All entries must be given again in full, exactly as they were supplied.

====== DATASET ENTRIES

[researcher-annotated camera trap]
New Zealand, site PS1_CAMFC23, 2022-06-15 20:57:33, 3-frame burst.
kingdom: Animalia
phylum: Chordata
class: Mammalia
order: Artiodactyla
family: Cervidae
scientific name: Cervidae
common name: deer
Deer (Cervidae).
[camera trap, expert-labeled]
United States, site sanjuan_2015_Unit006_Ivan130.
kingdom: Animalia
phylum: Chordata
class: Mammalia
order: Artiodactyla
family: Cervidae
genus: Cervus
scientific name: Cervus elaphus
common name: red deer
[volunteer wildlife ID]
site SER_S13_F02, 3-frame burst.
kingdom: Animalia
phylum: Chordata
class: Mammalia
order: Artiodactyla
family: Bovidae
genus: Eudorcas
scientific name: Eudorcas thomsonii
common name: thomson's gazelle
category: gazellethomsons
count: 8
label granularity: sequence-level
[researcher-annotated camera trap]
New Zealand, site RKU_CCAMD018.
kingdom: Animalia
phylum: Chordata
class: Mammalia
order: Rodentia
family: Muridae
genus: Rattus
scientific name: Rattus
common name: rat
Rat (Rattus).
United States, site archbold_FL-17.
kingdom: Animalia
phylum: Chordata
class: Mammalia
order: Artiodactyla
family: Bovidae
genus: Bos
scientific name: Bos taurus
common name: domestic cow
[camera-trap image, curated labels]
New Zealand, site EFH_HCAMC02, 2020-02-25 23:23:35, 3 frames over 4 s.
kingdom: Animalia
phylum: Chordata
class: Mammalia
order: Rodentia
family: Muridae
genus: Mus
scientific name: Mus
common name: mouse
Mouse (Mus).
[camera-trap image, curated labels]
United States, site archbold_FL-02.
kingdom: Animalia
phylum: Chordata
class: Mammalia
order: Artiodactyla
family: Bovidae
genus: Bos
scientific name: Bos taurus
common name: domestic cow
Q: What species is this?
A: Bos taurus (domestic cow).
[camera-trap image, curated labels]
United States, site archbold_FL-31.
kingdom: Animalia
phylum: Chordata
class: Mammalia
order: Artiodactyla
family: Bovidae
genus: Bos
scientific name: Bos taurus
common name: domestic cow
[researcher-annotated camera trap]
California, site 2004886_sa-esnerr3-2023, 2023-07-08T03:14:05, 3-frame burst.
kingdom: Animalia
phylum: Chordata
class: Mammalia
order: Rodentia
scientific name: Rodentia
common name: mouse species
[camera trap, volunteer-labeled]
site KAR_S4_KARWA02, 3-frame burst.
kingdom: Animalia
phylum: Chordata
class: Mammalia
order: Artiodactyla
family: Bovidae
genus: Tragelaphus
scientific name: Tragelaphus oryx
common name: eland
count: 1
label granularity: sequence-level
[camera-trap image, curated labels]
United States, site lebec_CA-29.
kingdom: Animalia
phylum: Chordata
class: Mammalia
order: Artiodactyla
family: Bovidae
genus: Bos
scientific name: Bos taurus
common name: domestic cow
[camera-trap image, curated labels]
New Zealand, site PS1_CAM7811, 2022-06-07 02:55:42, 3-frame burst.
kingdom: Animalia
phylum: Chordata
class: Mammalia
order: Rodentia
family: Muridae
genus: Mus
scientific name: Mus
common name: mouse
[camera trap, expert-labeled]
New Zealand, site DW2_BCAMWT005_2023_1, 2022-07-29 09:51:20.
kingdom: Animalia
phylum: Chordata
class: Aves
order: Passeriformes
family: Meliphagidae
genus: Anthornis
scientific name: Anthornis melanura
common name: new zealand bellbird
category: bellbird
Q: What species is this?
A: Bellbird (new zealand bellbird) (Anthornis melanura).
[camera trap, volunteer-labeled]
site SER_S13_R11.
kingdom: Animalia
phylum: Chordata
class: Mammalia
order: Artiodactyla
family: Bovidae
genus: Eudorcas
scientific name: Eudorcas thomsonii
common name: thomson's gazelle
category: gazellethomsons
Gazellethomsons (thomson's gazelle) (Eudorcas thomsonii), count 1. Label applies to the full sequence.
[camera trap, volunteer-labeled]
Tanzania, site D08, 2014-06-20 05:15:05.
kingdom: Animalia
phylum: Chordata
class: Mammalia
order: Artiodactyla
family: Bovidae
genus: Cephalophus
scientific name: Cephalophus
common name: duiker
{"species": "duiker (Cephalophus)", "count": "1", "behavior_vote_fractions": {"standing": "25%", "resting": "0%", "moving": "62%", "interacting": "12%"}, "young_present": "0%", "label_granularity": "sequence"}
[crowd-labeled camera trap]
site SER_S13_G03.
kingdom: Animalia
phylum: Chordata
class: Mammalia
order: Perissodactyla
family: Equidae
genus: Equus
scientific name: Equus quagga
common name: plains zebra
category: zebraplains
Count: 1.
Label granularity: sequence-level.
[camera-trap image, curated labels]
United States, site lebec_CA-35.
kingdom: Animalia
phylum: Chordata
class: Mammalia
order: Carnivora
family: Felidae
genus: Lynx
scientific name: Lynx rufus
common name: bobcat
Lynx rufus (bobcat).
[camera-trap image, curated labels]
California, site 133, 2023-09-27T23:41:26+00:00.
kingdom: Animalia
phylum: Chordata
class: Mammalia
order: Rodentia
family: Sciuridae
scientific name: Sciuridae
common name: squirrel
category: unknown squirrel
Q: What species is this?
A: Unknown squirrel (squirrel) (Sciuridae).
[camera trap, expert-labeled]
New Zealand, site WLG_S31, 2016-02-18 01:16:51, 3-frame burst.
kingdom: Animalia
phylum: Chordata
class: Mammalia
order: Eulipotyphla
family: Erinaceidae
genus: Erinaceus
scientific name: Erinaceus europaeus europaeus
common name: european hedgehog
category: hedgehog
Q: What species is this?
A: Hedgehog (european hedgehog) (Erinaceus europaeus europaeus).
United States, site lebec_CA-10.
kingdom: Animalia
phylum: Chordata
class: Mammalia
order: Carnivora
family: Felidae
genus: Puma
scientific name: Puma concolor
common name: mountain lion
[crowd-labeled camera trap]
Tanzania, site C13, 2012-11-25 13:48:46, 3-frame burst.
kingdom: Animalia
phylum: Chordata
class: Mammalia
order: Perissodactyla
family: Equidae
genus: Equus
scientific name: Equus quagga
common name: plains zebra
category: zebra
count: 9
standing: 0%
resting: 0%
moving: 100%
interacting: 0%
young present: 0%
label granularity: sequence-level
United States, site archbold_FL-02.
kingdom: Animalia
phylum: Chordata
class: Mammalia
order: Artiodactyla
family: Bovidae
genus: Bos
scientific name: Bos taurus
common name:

============

• EXERCISE ANSWER
[researcher-annotated camera trap]
New Zealand, site PS1_CAMFC23, 2022-06-15 20:57:33, 3-frame burst.
kingdom: Animalia
phylum: Chordata
class: Mammalia
order: Artiodactyla
family: Cervidae
scientific name: Cervidae
common name: deer
Deer (Cervidae).
[camera trap, expert-labeled]
United States, site sanjuan_2015_Unit006_Ivan130.
kingdom: Animalia
phylum: Chordata
class: Mammalia
order: Artiodactyla
family: Cervidae
genus: Cervus
scientific name: Cervus elaphus
common name: red deer
[volunteer wildlife ID]
site SER_S13_F02, 3-frame burst.
kingdom: Animalia
phylum: Chordata
class: Mammalia
order: Artiodactyla
family: Bovidae
genus: Eudorcas
scientific name: Eudorcas thomsonii
common name: thomson's gazelle
category: gazellethomsons
count: 8
label granularity: sequence-level
[researcher-annotated camera trap]
New Zealand, site RKU_CCAMD018.
kingdom: Animalia
phylum: Chordata
class: Mammalia
order: Rodentia
family: Muridae
genus: Rattus
scientific name: Rattus
common name: rat
Rat (Rattus).
United States, site archbold_FL-17.
kingdom: Animalia
phylum: Chordata
class: Mammalia
order: Artiodactyla
family: Bovidae
genus: Bos
scientific name: Bos taurus
common name: domestic cow
[camera-trap image, curated labels]
New Zealand, site EFH_HCAMC02, 2020-02-25 23:23:35, 3 frames over 4 s.
kingdom: Animalia
phylum: Chordata
class: Mammalia
order: Rodentia
family: Muridae
genus: Mus
scientific name: Mus
common name: mouse
Mouse (Mus).
[camera-trap image, curated labels]
United States, site archbold_FL-02.
kingdom: Animalia
phylum: Chordata
class: Mammalia
order: Artiodactyla
family: Bovidae
genus: Bos
scientific name: Bos taurus
common name: domestic cow
Q: What species is this?
A: Bos taurus (domestic cow).
[camera-trap image, curated labels]
United States, site archbold_FL-31.
kingdom: Animalia
phylum: Chordata
class: Mammalia
order: Artiodactyla
family: Bovidae
genus: Bos
scientific name: Bos taurus
common name: domestic cow
[researcher-annotated camera trap]
California, site 2004886_sa-esnerr3-2023, 2023-07-08T03:14:05, 3-frame burst.
kingdom: Animalia
phylum: Chordata
class: Mammalia
order: Rodentia
scientific name: Rodentia
common name: mouse species
[camera trap, volunteer-labeled]
site KAR_S4_KARWA02, 3-frame burst.
kingdom: Animalia
phylum: Chordata
class: Mammalia
order: Artiodactyla
family: Bovidae
genus: Tragelaphus
scientific name: Tragelaphus oryx
common name: eland
count: 1
label granularity: sequence-level
[camera-trap image, curated labels]
United States, site lebec_CA-29.
kingdom: Animalia
phylum: Chordata
class: Mammalia
order: Artiodactyla
family: Bovidae
genus: Bos
scientific name: Bos taurus
common name: domestic cow
[camera-trap image, curated labels]
New Zealand, site PS1_CAM7811, 2022-06-07 02:55:42, 3-frame burst.
kingdom: Animalia
phylum: Chordata
class: Mammalia
order: Rodentia
family: Muridae
genus: Mus
scientific name: Mus
common name: mouse
[camera trap, expert-labeled]
New Zealand, site DW2_BCAMWT005_2023_1, 2022-07-29 09:51:20.
kingdom: Animalia
phylum: Chordata
class: Aves
order: Passeriformes
family: Meliphagidae
genus: Anthornis
scientific name: Anthornis melanura
common name: new zealand bellbird
category: bellbird
Q: What species is this?
A: Bellbird (new zealand bellbird) (Anthornis melanura).
[camera trap, volunteer-labeled]
site SER_S13_R11.
kingdom: Animalia
phylum: Chordata
class: Mammalia
order: Artiodactyla
family: Bovidae
genus: Eudorcas
scientific name: Eudorcas thomsonii
common name: thomson's gazelle
category: gazellethomsons
Gazellethomsons (thomson's gazelle) (Eudorcas thomsonii), count 1. Label applies to the full sequence.
[camera trap, volunteer-labeled]
Tanzania, site D08, 2014-06-20 05:15:05.
kingdom: Animalia
phylum: Chordata
class: Mammalia
order: Artiodactyla
family: Bovidae
genus: Cephalophus
scientific name: Cephalophus
common name: duiker
{"species": "duiker (Cephalophus)", "count": "1", "behavior_vote_fractions": {"standing": "25%", "resting": "0%", "moving": "62%", "interacting": "12%"}, "young_present": "0%", "label_granularity": "sequence"}
[crowd-labeled camera trap]
site SER_S13_G03.
kingdom: Animalia
phylum: Chordata
class: Mammalia
order: Perissodactyla
family: Equidae
genus: Equus
scientific name: Equus quagga
common name: plains zebra
category: zebraplains
Count: 1.
Label granularity: sequence-level.
[camera-trap image, curated labels]
United States, site lebec_CA-35.
kingdom: Animalia
phylum: Chordata
class: Mammalia
order: Carnivora
family: Felidae
genus: Lynx
scientific name: Lynx rufus
common name: bobcat
Lynx rufus (bobcat).
[camera-trap image, curated labels]
California, site 133, 2023-09-27T23:41:26+00:00.
kingdom: Animalia
phylum: Chordata
class: Mammalia
order: Rodentia
family: Sciuridae
scientific name: Sciuridae
common name: squirrel
category: unknown squirrel
Q: What species is this?
A: Unknown squirrel (squirrel) (Sciuridae).
[camera trap, expert-labeled]
New Zealand, site WLG_S31, 2016-02-18 01:16:51, 3-frame burst.
kingdom: Animalia
phylum: Chordata
class: Mammalia
order: Eulipotyphla
family: Erinaceidae
genus: Erinaceus
scientific name: Erinaceus europaeus europaeus
common name: european hedgehog
category: hedgehog
Q: What species is this?
A: Hedgehog (european hedgehog) (Erinaceus europaeus europaeus).
United States, site lebec_CA-10.
kingdom: Animalia
phylum: Chordata
class: Mammalia
order: Carnivora
family: Felidae
genus: Puma
scientific name: Puma concolor
common name: mountain lion
[crowd-labeled camera trap]
Tanzania, site C13, 2012-11-25 13:48:46, 3-frame burst.
kingdom: Animalia
phylum: Chordata
class: Mammalia
order: Perissodactyla
family: Equidae
genus: Equus
scientific name: Equus quagga
common name: plains zebra
category: zebra
count: 9
standing: 0%
resting: 0%
moving: 100%
interacting: 0%
young present: 0%
label granularity: sequence-level
United States, site archbold_FL-02.
kingdom: Animalia
phylum: Chordata
class: Mammalia
order: Artiodactyla
family: Bovidae
genus: Bos
scientific name: Bos taurus
common name:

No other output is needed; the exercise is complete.